Figure 5 : Obtention de noyaux légers par fission spontanée de noyaux lourds
Les choix des matériaux de la cible et des particules du faisceau, ainsi
que de l’énergie avec laquelle celles-ci arrivent sur la cible, orientent les réactions. Dans le cas de la
fusion/évaporation et de la fission, les théories permetten,t de prévoir quels
les éléments sont susceptibles de se former lors de ces réactions.
Sur le plan expérimental, une des grandes difficultés est
le tri et l’identification des noyaux exotiques formés lors des collisions.

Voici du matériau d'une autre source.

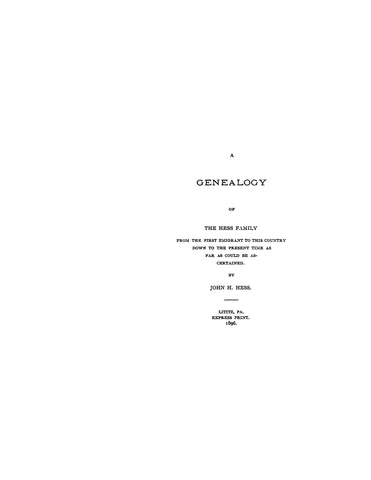 HESS: Genealogy of the Hess Family from the First Emigrant to this Country, Down to the Present Time 1896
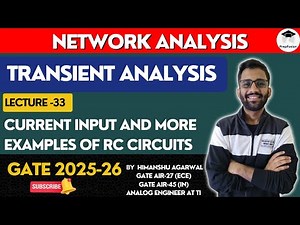 Current Input and More Examples of RC Circuits || Network Analysis || GATE 2025-26 || PrepFusion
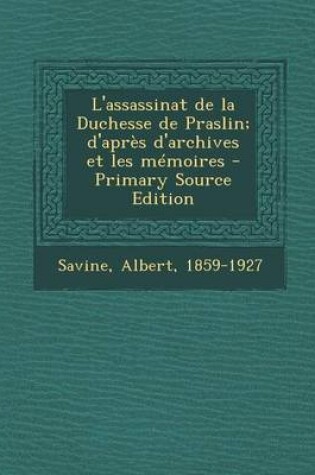 Cover of L'assassinat de la Duchesse de Praslin; d'apres d'archives et les memoires - Primary Source Edition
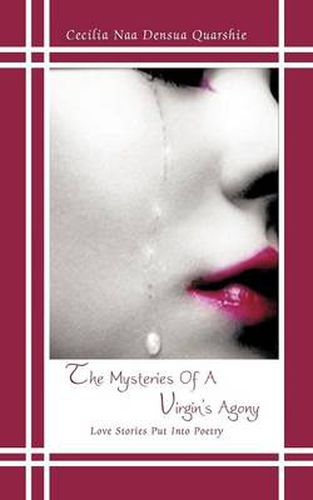 Cover image for The Mysteries Of A Virgin's Agony: Love Stories Put Into Poetry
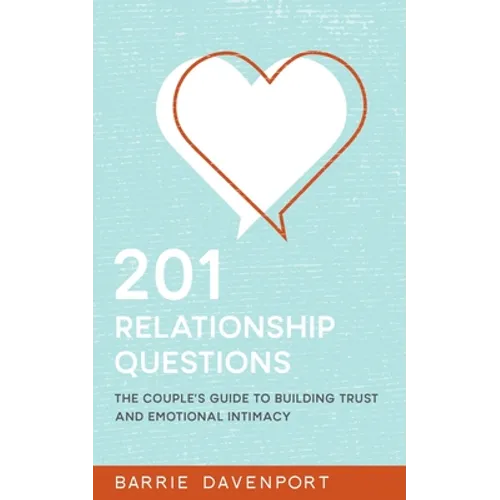 201 Relationship Questions: The Couple's Guide to Building Trust and Emotional Intimacy - Paperback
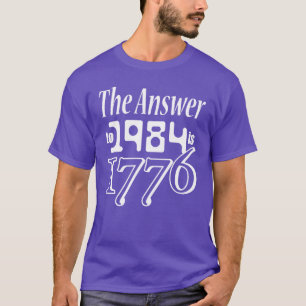 Die Antwort auf 1984 ist die Familie 1776 T-Shirt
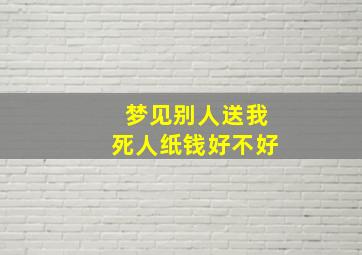 梦见别人送我死人纸钱好不好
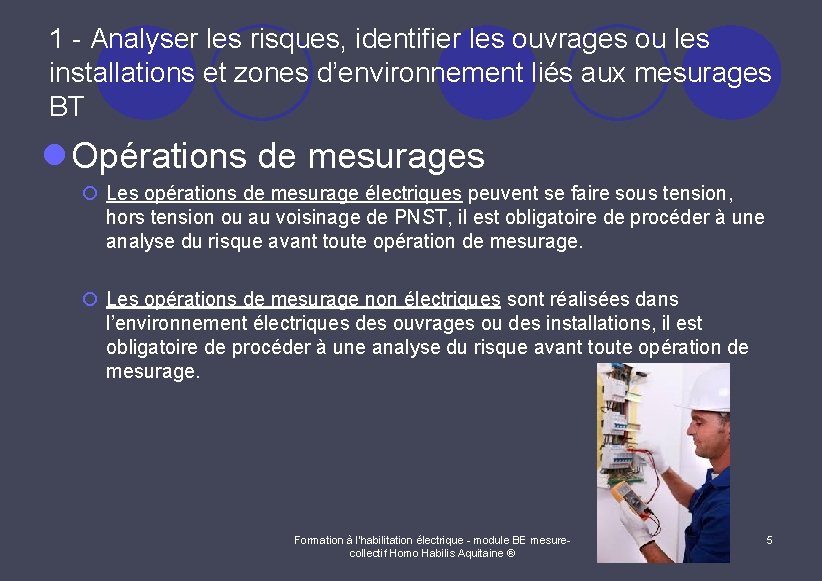1 - Analyser les risques, identifier les ouvrages ou les installations et zones d’environnement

D’un part, les noyaux exotiques recherchés sont toujours ultra minoritaires
parmi la multitude de noyaux de toute
sorte qui se forment quasi
simultanément lors de l’interaction du
faisceau et de la cible. Il fait donc les trier, en guidant sur des zones
différentes des appareillages les noyaux de masse et de charge différentes, à
l’aide de champs électromagnétiques. On utilise aussi pour les identifier les
seuls témoins de leur brève existence que sont les produits de leur
désintégration ou les autres fragments formés lors des collisions qui leur ont
donné naissance.
D’autre part, la durée de vie des noyaux qui intéressent
les physiciens est courte : il faut donc aller très vite pour les trier,
les identifier et mesurer les propriétés désirées.